I bought a small bag of crushed ice, took it back to the office with me, and let it melt in a cleanplastic bucket. Every fifteen minutes I soaked a towel in the cold water and kept it pressed to my face while I counted to sixty. It wasn't the most pleasant way to spend the afternoon, but it beat waking up the next day with a face that looked like a lopsided plum.

Then, just before quitting time, I sat at my desk in my small office, while the late sun beat down on the sugarcane filds across the road, and looked once again at the file the New Orleans police department had sent us on Victor Romero. In his front and side mug shots his black curls hung down on his forehead and ears. As in all police station photography, the black-and-white contrast was severe. His hair glistened as though it were oiled; his skin was the color of bone; his unshaved cheeks and chin looked touched with soot.

His criminal career wasn't a distinguished one. He had four misdemeanor arrests, including one for contributing to prostitution; he had done one hundred eighty days in the parish jail for possession of burglar tools; he had an outstanding bench warrant for failing to appear on a DWI charge. But contrary to popular belief, a rap sheet often tells little about a suspect. It records only the crimes he was charged with, not the hundreds he may have committed. It also offers no explanation of what goes on in the mind of a man like Victor Romero.

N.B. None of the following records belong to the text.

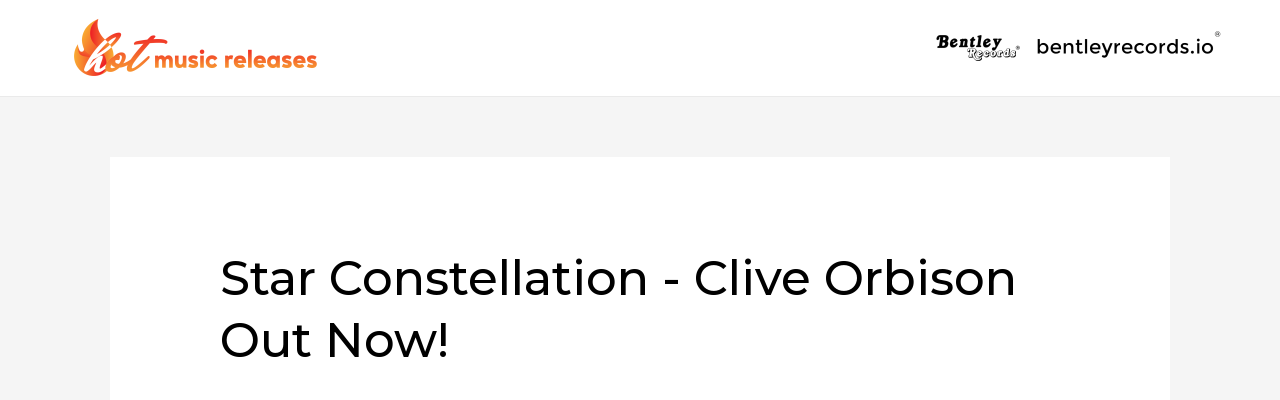

--- FILE ---
content_type: text/css
request_url: https://usercontent.one/wp/www.hotmusicreleases.com/wp-content/uploads/elementor/css/post-29585.css?ver=1680778956
body_size: 218
content:
.elementor-29585 .elementor-element.elementor-element-2bd2871:not(.elementor-motion-effects-element-type-background) > .elementor-widget-wrap, .elementor-29585 .elementor-element.elementor-element-2bd2871 > .elementor-widget-wrap > .elementor-motion-effects-container > .elementor-motion-effects-layer{background-color:#FFFFFF;}.elementor-29585 .elementor-element.elementor-element-2bd2871 > .elementor-element-populated{transition:background 0.3s, border 0.3s, border-radius 0.3s, box-shadow 0.3s;}.elementor-29585 .elementor-element.elementor-element-2bd2871 > .elementor-element-populated > .elementor-background-overlay{transition:background 0.3s, border-radius 0.3s, opacity 0.3s;}.elementor-29585 .elementor-element.elementor-element-738f6e7.elementor-position-right .elementor-icon-box-icon{margin-left:15px;}.elementor-29585 .elementor-element.elementor-element-738f6e7.elementor-position-left .elementor-icon-box-icon{margin-right:15px;}.elementor-29585 .elementor-element.elementor-element-738f6e7.elementor-position-top .elementor-icon-box-icon{margin-bottom:15px;}.elementor-29585 .elementor-element.elementor-element-738f6e7 .elementor-icon i{transform:rotate(0deg);}.elementor-29585 .elementor-element.elementor-element-11cd5fa.elementor-position-right .elementor-icon-box-icon{margin-left:15px;}.elementor-29585 .elementor-element.elementor-element-11cd5fa.elementor-position-left .elementor-icon-box-icon{margin-right:15px;}.elementor-29585 .elementor-element.elementor-element-11cd5fa.elementor-position-top .elementor-icon-box-icon{margin-bottom:15px;}.elementor-29585 .elementor-element.elementor-element-11cd5fa .elementor-icon i{transform:rotate(0deg);}.elementor-29585 .elementor-element.elementor-element-18cb862.elementor-position-right .elementor-icon-box-icon{margin-left:15px;}.elementor-29585 .elementor-element.elementor-element-18cb862.elementor-position-left .elementor-icon-box-icon{margin-right:15px;}.elementor-29585 .elementor-element.elementor-element-18cb862.elementor-position-top .elementor-icon-box-icon{margin-bottom:15px;}.elementor-29585 .elementor-element.elementor-element-18cb862 .elementor-icon i{transform:rotate(0deg);}.elementor-29585 .elementor-element.elementor-element-18cb862 .elementor-icon-box-title{margin-bottom:65px;}@media(max-width:767px){.elementor-29585 .elementor-element.elementor-element-738f6e7 .elementor-icon-box-icon{margin-bottom:15px;}.elementor-29585 .elementor-element.elementor-element-11cd5fa .elementor-icon-box-icon{margin-bottom:15px;}.elementor-29585 .elementor-element.elementor-element-18cb862 .elementor-icon-box-icon{margin-bottom:15px;}}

His eyes had no expression in the photographs. He could have been waiting for a bus when the camera lens clicked. Was this the man who had murdered Annie with a shotgun, who had fired point-blank at her with buckshot while she creamed and tried to hide her face behind her arms? Was he made up of the same corpuscle, sinew, and marrow as I? Or was his brain taken hot from a furnace, his parts hammered together in a shower of sparks on a devil's anvil?